* [Task prompt]: Return the data exactly, apart from leaving out the pictures.

>>

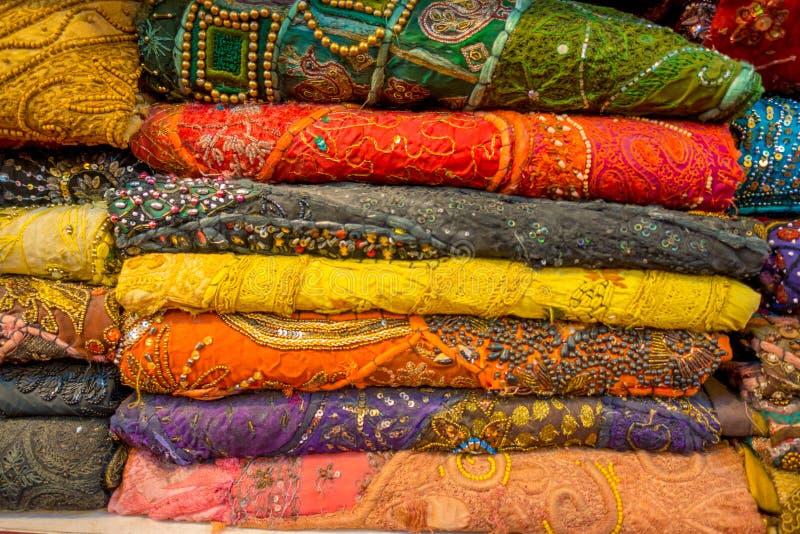 Schließen Sie oben von der indischen traditionellen Frauen-Sarikleidung auf Markt Kaufender Hochzeits-Sari in Jaipur Bunter schön stockbild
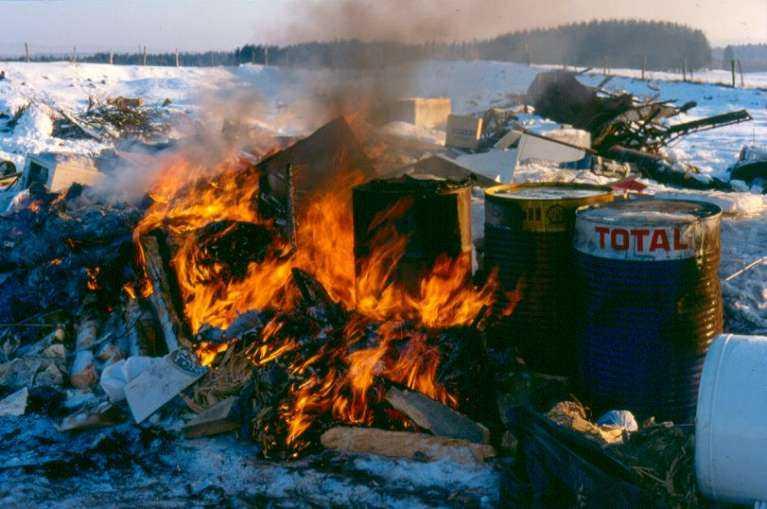 Les dioxines liées aux incinérations non contrôlées de déchets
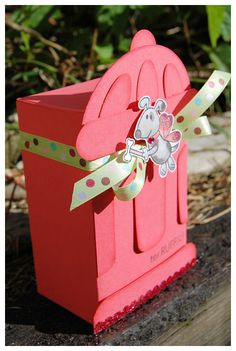 Uber Cute Fire Hydrant Gift Box - Would be great filled with homemade dog treats for a favorite friend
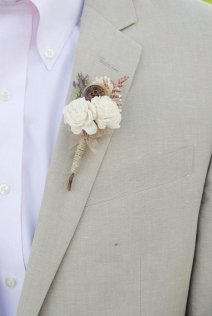 Rustic boutonniere - www.etsy.com/shop/WilliamandWillow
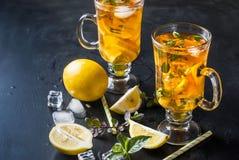 Té frío con el limón, la menta y el hielo Foto de archivo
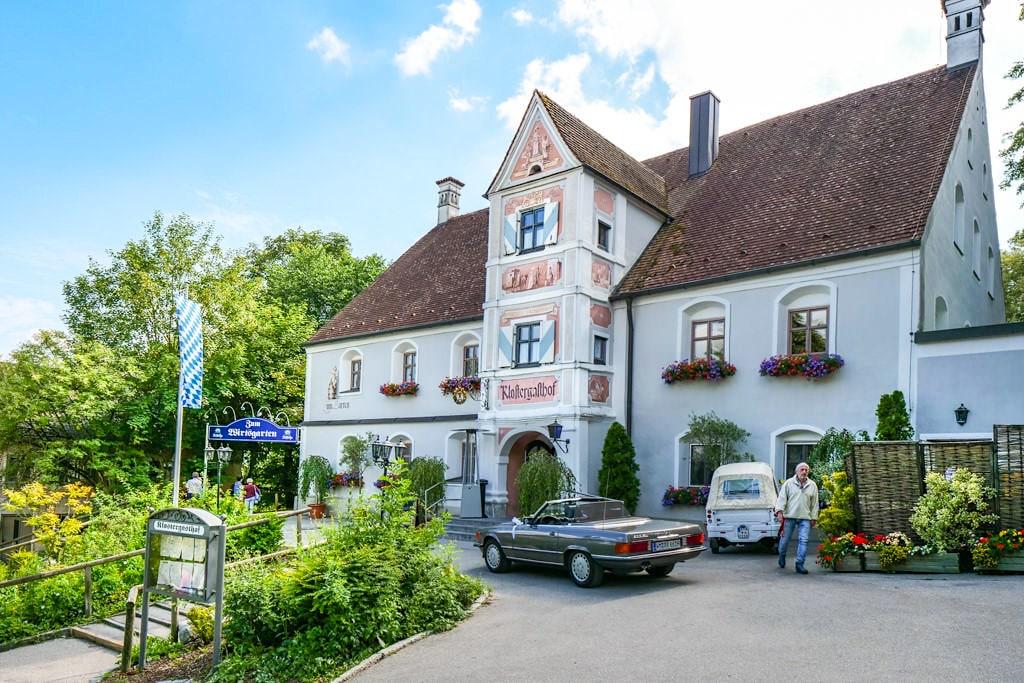 Klostergasthof Andechs beim Aufstieg auf den Heiligen Berg zum Kloster Andechs - Bayern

<<

* [Solved problem]:
 Schließen Sie oben von der indischen traditionellen Frauen-Sarikleidung auf Markt Kaufender Hochzeits-Sari in Jaipur Bunter schön stockbild
 Les dioxines liées aux incinérations non contrôlées de déchets
 Uber Cute Fire Hydrant Gift Box - Would be great filled with homemade dog treats for a favorite friend
 Rustic boutonniere - www.etsy.com/shop/WilliamandWillow
 Té frío con el limón, la menta y el hielo Foto de archivo
 Klostergasthof Andechs beim Aufstieg auf den Heiligen Berg zum Kloster Andechs - Bayern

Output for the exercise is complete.